Mrs May's revised Brexit timetable



Source: BBC News


Share markets


Australian shares continued the strong start to 2019 rising strongly, up 6.0%. Financials (9.1%) were the strongest sector following the final report of the Hayne Royal Commission which was surprisingly lenient on vertical integration. Energy (7.9%) also performed well with a surge in crude oil prices of around 9%. Weakness was seen in Consumer staples (-1.5%) as consumer spending continues to show signs of weakness, while Health care (1.0%) was also among the weaker performing sectors and seemed to suggest a market move into more market sensitive stocks. 

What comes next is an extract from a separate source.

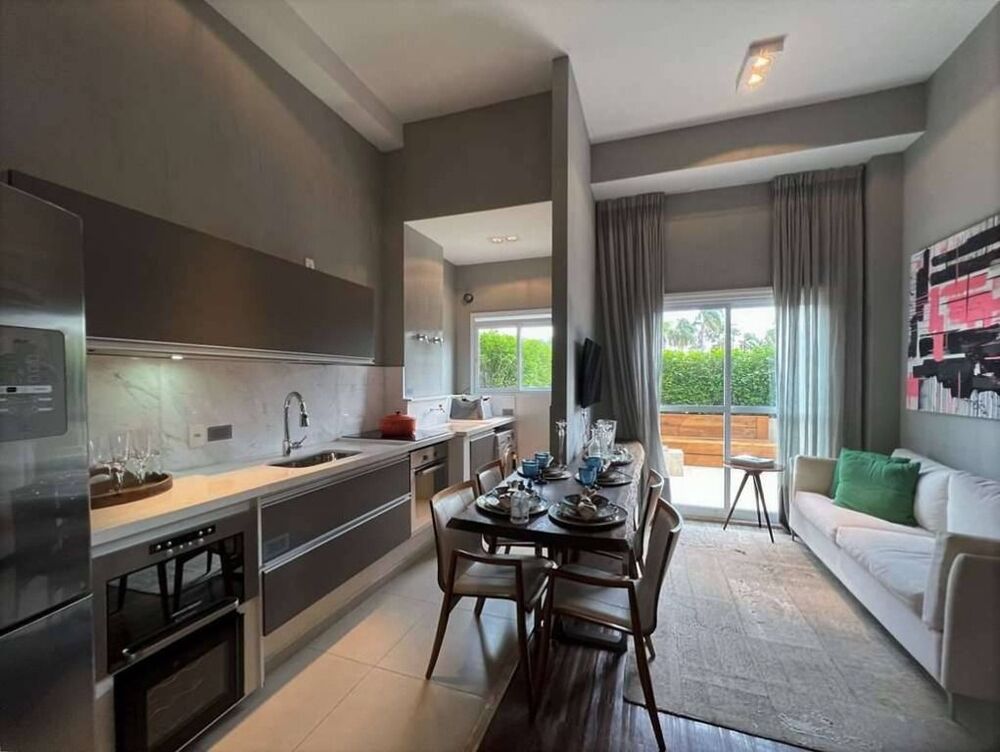 Apartamento, 1 quarto, 67 m² - Foto 1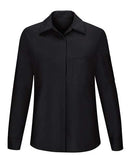 Red Kap - Women's Performance Plus Long Sleeve Shop Shirt with Oilblok Technology - SY31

The reporting season for the period end December 2018 was in full force in February and saw mixed results. It was better than some feared however it did confirm a slowdown in domestic focused companies. Companies that saw profits down relative to a year prior was around the equal highest level seen since 2010 at 41%. 


Australian company profits relative to a year ago



Source: AMP Capital


Another area of weakness in these results was the number of companies that increased their December dividend which was the weakest seen in many years at 52 percent. 

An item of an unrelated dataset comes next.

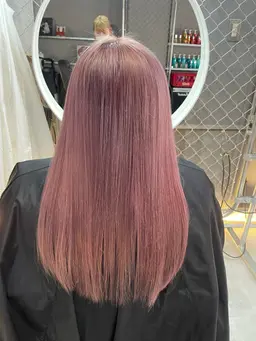 💖平日限定🌟ブリーチ＋カラー＋クイックトリートメント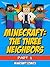 Minecraft Comic: The Three Neighbors (Part 1) Ft Herobrine and Steve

Australian dividends relative to a year ago



Source: AMP Capital


While earnings growth for the financial year is still expected to be respectable, circa 5%, this is largely supported by the growth expected in resource companies and the impact of higher iron ore prices. Excluding resources consensus earnings expectations are now just 2% for the 2019 financial year. 

The combination of less optimism of companies as reflected by the changes in dividends and the earning expectations of the market which has some support from company messaging the outlook for Australian shares is a little more challenging than where we have been at the end of past reporting periods. 

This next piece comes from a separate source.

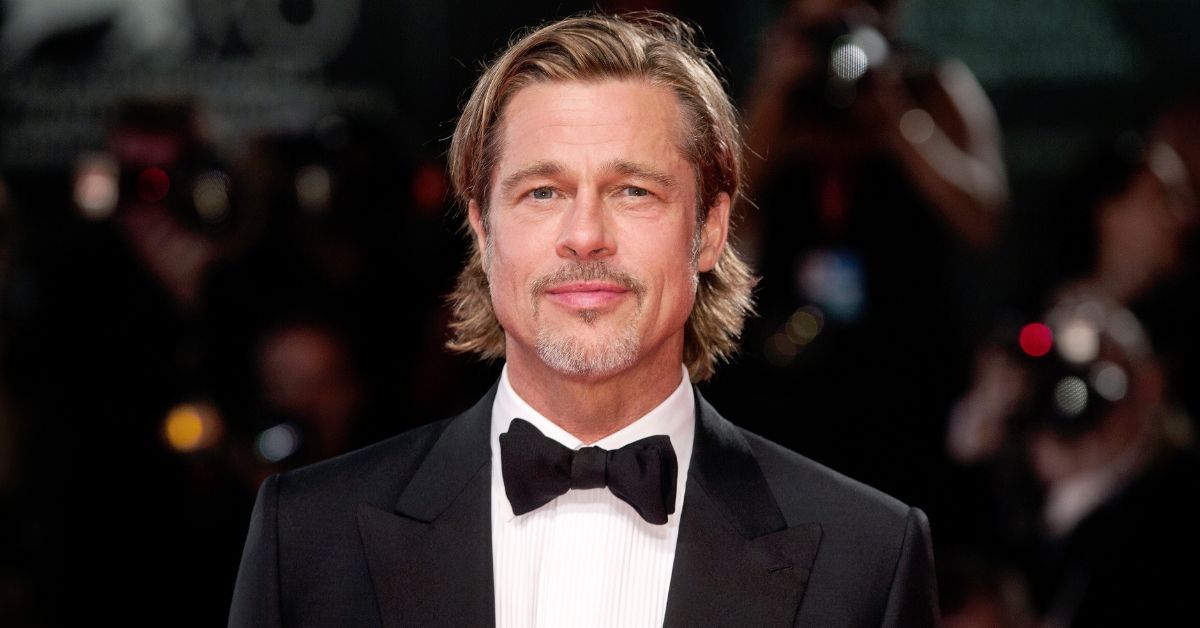 Brad Pitt attends the premiere of the movie Ad Astra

International shares (3.4%), on a currency hedged basis, under-performed the local market but with weakness in the Australian dollar un-hedged international shares (5.6%) were closer to the mark. Brexit, a potential slowing US economy combined with trade tensions and a slowing Chinese economy all continue to contribute to global investor concerns. Chinese stocks listed in Shanghai were particularly strong rising 14.6% in RMB. 

Interest rates


Australian fixed interest (0.9%) was reasonably strong considering the strength in growth assets. International fixed interest (0.1%) was effectively steady. 

Bond yields continue to fall in Australia with 10-year yield dropping 12 bps to 2.11% driven by weakening economic conditions and increasing likelihood that the next move by the Reserve Bank is a cut in interest rate. In the US the 10-year yield rose 9 bps to 2.71%. 

Property


Listed property markets were also positive however they didn’t see the strength of the broader equity markets. Australian REITs (1.8%) outperformed the international counterpart (0.2%) on a currency hedge basis.